7. Il résulte de tout ce qui précède qu’il y a lieu, dans les circonstances de l’espèce, d’enjoindre au préfet des Hauts-de-Seine de fixer à Mme A un rendez-vous dans le délai de trente jours à compter de la notification de la présente ordonnance. Il n’y a pas lieu d’assortir cette injonction d’une astreinte
Sur les frais liés à l’instance :
8. Il y a lieu, dans les circonstances de l’espèce, de mettre à la charge de l’Etat une somme de 1 000 euros à verser à Mme A au titre des frais exposés par elle et non compris dans les dépens.
O R D O N N E :
Article 1er : Il est enjoint au préfet des Hauts-de-Seine de convoquer Mme A en préfecture, dans un délai de trente jours à compter de la notification de la présente ordonnance, afin qu’elle puisse procéder au dépôt de sa demande de certificat de résidence.

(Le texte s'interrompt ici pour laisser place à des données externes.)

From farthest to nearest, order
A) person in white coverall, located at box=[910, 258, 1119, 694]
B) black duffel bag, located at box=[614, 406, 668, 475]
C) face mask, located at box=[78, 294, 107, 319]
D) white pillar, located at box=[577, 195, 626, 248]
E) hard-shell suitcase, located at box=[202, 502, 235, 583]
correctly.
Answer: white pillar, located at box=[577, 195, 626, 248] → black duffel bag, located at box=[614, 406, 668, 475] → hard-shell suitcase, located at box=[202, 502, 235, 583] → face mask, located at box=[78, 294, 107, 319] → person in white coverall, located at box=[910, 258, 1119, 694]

Article 2 : L’État versera à Mme A une somme de 1 000 euros sur le fondement de l’article L. 761-1 du code de justice administrative.
Article 3 : Le surplus des conclusions de la requête est rejeté.
Article 4 : La présente ordonnance sera notifiée à Mme B A et au ministre de l’intérieur.
Copie en sera adressée au préfet des Hauts-de-Seine.
Fait à Cergy, le 26 mai 2025
La juge des référés,
Signé
M. L’Hermine
La République mande et ordonne au ministre de l’intérieur en ce qui le concerne ou à tous commissaires de justice à ce requis en ce qui concerne les voies de droit commun contre les parties privées, de pourvoir à l’exécution de la présente décision.